Transition-Metal Catalysts for Formic Acid Decomposition

Catalytic activity volcano for formic acid decomposition into H2 and CO2 on (211) transition-metal surfaces. The logarithms of the turnover frequencies (TOF) were plotted as functions of CO and OH adsorption energies (ECO and EOH). The white dashed line illustrates the interpolation concept of adsorption energy used to identify potentially active binary alloys for formic acid decomposition into H2 and CO2.

Hydrogen stored in formic acid can be released on demand by decomposing formic acid into H2 and CO2 over suitable catalyst materials.
Researchers at SUNCAT employed density functional theory calculations to investigate the reaction mechanism and the energetics of formic acid decomposition on Ag, Cu, Pd, Pt and Rh surfaces.

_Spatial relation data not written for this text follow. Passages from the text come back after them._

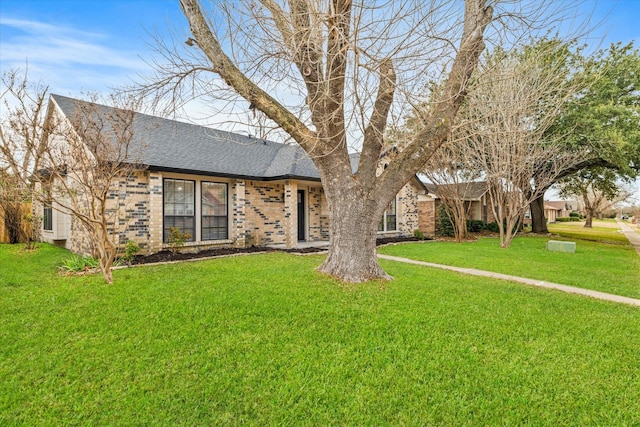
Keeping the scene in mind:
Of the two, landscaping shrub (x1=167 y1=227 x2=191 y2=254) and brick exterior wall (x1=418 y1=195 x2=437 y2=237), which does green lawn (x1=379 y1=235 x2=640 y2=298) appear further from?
landscaping shrub (x1=167 y1=227 x2=191 y2=254)

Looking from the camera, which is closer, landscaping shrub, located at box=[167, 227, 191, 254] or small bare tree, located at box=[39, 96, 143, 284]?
small bare tree, located at box=[39, 96, 143, 284]

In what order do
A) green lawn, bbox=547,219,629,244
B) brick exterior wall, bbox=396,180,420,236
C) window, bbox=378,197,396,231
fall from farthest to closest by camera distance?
1. green lawn, bbox=547,219,629,244
2. brick exterior wall, bbox=396,180,420,236
3. window, bbox=378,197,396,231

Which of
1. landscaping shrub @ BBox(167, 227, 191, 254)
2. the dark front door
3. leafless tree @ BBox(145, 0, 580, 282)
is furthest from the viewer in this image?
the dark front door

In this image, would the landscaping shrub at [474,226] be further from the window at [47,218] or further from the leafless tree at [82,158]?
the window at [47,218]

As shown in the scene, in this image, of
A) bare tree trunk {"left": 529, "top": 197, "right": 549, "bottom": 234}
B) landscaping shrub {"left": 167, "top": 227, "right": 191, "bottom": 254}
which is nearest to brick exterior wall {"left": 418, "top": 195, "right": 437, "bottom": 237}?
bare tree trunk {"left": 529, "top": 197, "right": 549, "bottom": 234}

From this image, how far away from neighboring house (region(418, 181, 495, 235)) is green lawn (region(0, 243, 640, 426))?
12.9 meters

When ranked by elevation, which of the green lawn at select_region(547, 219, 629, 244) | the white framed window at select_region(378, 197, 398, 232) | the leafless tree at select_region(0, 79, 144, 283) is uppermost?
the leafless tree at select_region(0, 79, 144, 283)

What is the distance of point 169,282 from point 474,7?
7843 millimetres

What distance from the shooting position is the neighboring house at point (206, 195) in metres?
9.60

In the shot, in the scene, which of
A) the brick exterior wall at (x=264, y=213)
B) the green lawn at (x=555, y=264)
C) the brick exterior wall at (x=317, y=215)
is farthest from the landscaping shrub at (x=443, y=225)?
the brick exterior wall at (x=264, y=213)

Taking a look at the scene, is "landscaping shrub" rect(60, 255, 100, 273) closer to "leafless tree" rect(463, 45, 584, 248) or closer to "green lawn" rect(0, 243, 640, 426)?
"green lawn" rect(0, 243, 640, 426)

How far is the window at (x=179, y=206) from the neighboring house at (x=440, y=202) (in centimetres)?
1250

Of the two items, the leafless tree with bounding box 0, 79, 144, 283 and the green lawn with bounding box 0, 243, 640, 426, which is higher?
the leafless tree with bounding box 0, 79, 144, 283

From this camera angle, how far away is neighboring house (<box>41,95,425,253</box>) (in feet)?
31.5
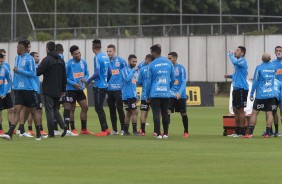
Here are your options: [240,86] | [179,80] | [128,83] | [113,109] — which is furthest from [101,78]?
[240,86]

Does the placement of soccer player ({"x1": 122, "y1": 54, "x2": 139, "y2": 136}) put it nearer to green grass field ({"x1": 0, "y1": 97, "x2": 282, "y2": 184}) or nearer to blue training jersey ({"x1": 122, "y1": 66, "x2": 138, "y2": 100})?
blue training jersey ({"x1": 122, "y1": 66, "x2": 138, "y2": 100})

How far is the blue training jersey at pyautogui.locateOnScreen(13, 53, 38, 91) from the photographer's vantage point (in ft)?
77.8

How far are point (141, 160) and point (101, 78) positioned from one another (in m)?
8.90

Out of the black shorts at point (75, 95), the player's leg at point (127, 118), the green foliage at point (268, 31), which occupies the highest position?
the green foliage at point (268, 31)

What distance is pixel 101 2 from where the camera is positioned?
75.1m

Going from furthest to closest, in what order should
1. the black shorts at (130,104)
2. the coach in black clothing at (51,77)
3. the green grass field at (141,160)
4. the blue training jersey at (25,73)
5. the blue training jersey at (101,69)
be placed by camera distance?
the black shorts at (130,104) < the blue training jersey at (101,69) < the coach in black clothing at (51,77) < the blue training jersey at (25,73) < the green grass field at (141,160)

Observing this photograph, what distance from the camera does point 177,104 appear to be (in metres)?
25.9

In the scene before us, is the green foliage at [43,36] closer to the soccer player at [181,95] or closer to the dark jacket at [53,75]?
the soccer player at [181,95]

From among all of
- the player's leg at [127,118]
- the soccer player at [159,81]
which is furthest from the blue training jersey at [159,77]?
the player's leg at [127,118]

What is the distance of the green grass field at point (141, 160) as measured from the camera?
1506cm

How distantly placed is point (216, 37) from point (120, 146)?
42.2 m

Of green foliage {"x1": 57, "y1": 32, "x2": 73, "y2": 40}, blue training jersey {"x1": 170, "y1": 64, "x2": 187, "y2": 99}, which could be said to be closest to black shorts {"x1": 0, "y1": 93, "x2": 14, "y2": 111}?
blue training jersey {"x1": 170, "y1": 64, "x2": 187, "y2": 99}

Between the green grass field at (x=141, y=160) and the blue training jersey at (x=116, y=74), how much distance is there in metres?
1.71

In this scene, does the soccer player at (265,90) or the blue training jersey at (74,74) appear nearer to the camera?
the soccer player at (265,90)
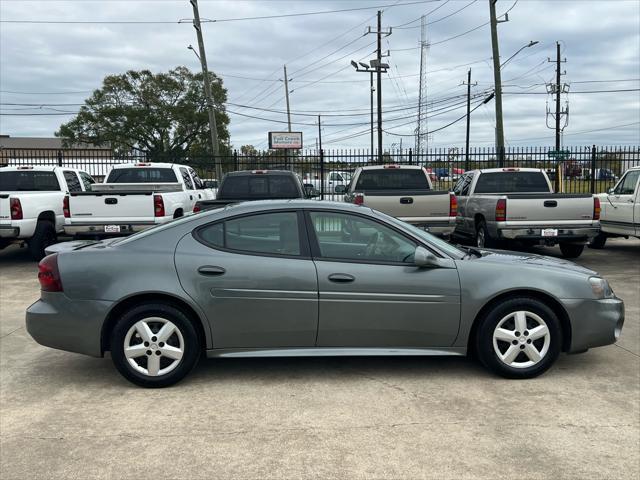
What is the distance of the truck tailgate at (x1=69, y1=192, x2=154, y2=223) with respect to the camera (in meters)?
10.6

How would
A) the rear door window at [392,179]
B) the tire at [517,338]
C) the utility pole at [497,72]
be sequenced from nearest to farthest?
the tire at [517,338] → the rear door window at [392,179] → the utility pole at [497,72]

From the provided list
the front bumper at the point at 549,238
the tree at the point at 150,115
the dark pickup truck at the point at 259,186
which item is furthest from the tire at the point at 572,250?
the tree at the point at 150,115

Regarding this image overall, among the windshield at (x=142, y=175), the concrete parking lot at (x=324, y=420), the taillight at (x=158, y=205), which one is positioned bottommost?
the concrete parking lot at (x=324, y=420)

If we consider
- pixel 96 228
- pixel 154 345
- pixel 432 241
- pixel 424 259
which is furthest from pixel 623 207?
pixel 154 345

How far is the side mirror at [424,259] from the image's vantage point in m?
4.63

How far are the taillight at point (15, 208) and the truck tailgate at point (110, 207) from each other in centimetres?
98

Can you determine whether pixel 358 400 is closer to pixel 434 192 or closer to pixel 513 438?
pixel 513 438

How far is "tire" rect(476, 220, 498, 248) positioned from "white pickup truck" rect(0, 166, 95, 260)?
27.2 feet

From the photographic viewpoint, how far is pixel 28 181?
11844 mm

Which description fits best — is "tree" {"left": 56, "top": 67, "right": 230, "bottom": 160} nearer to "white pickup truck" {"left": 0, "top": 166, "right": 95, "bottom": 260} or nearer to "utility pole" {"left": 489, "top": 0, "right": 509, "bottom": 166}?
"utility pole" {"left": 489, "top": 0, "right": 509, "bottom": 166}

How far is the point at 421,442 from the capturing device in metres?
3.70

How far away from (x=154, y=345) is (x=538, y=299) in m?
3.12

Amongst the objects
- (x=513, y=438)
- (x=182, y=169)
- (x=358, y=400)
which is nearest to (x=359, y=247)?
(x=358, y=400)

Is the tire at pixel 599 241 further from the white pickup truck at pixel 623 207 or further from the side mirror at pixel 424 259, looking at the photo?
the side mirror at pixel 424 259
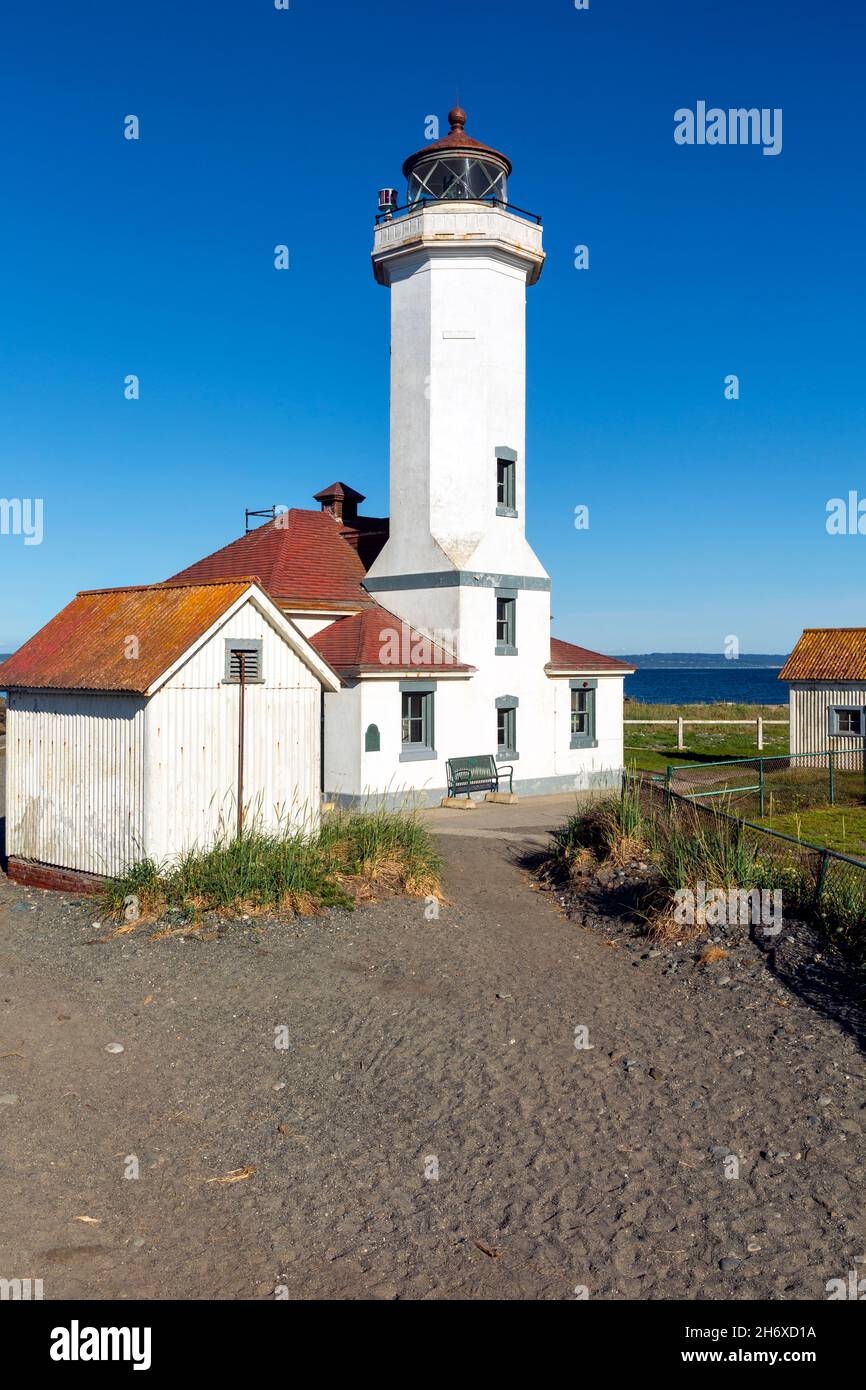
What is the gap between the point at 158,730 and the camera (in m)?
13.4

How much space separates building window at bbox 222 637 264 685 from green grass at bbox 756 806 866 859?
9046 millimetres

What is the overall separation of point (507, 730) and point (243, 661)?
11595mm

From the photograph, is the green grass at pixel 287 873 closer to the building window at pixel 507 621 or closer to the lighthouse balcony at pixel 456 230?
the building window at pixel 507 621

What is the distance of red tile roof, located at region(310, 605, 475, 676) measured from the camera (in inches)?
856

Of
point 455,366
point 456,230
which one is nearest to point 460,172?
point 456,230

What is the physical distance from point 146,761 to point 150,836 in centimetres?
103

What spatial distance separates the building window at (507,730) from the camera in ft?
81.0

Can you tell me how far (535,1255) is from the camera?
5.63 m

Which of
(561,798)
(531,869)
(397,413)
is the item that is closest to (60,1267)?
(531,869)

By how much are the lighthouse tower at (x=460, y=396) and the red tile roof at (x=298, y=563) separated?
1580mm

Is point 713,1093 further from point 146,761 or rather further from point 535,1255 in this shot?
point 146,761

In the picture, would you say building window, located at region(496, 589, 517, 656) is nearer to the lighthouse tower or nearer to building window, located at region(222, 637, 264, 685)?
the lighthouse tower

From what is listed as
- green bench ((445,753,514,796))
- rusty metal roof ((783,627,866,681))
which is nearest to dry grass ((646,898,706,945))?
green bench ((445,753,514,796))
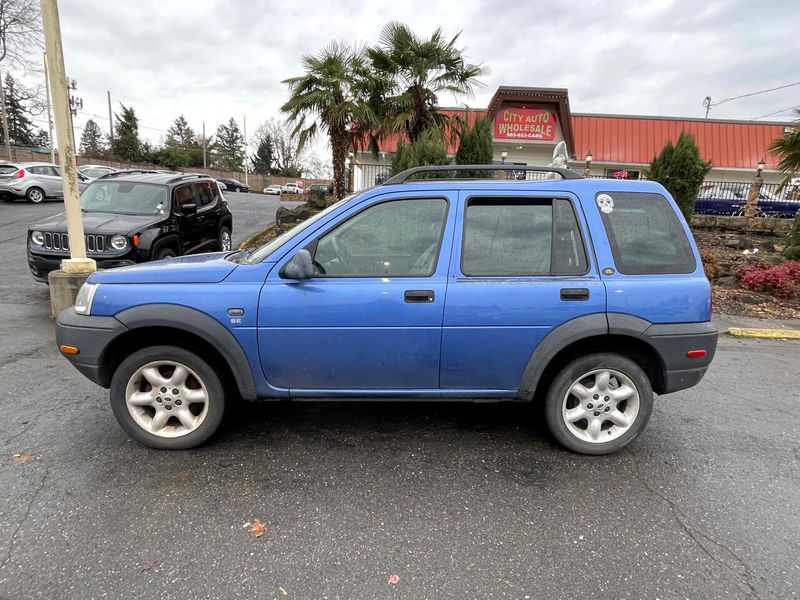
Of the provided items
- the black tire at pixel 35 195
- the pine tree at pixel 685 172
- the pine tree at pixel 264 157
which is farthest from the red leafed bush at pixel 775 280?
the pine tree at pixel 264 157

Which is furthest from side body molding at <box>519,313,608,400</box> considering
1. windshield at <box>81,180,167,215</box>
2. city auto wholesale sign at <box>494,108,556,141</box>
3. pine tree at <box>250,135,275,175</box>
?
pine tree at <box>250,135,275,175</box>

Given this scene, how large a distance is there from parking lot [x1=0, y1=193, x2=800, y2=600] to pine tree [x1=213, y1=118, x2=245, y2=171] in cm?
8953

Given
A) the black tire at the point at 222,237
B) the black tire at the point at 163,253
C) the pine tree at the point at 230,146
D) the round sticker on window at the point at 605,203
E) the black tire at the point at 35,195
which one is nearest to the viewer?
the round sticker on window at the point at 605,203

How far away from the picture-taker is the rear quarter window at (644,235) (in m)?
3.10

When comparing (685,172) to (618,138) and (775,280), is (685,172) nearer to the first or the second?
(775,280)

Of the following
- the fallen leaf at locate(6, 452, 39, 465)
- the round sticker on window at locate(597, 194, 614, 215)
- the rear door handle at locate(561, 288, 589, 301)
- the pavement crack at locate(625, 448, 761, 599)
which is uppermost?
the round sticker on window at locate(597, 194, 614, 215)

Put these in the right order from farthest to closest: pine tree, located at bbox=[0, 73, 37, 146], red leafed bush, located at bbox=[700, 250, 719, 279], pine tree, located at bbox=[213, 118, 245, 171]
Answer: pine tree, located at bbox=[213, 118, 245, 171], pine tree, located at bbox=[0, 73, 37, 146], red leafed bush, located at bbox=[700, 250, 719, 279]

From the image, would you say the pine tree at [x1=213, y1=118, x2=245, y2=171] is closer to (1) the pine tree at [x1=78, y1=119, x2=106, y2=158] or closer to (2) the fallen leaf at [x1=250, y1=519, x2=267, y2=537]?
(1) the pine tree at [x1=78, y1=119, x2=106, y2=158]

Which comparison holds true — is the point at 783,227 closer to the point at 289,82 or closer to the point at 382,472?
the point at 289,82

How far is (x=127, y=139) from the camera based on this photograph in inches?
2186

They found that formic acid decomposition proceeds via dehydrogenation rather than dehydration on most transition-metal surfaces, although the minimum energy pathway varies depending on the surface. Scaling relations of adsorption energies have been used succesfully to describe adsorption energies of the reaction species in terms of two independent descriptors: CO and OH adsorption energies. By incorporating these scaling relations in a microkinetic model, the kinetics of formic acid decomposition have been obtained as functions of the two descriptors (see figure). The trends in catalytic activity and selectivity from one transition-metal surface to another, obtained from the first principles, are in agreement with those obtained from experiments. Importantly, the interpolation concept of adsorption eneries can be used to quickly identify potentially interesting alloy catalyst materials for formic acid decomposition into H2 and CO2.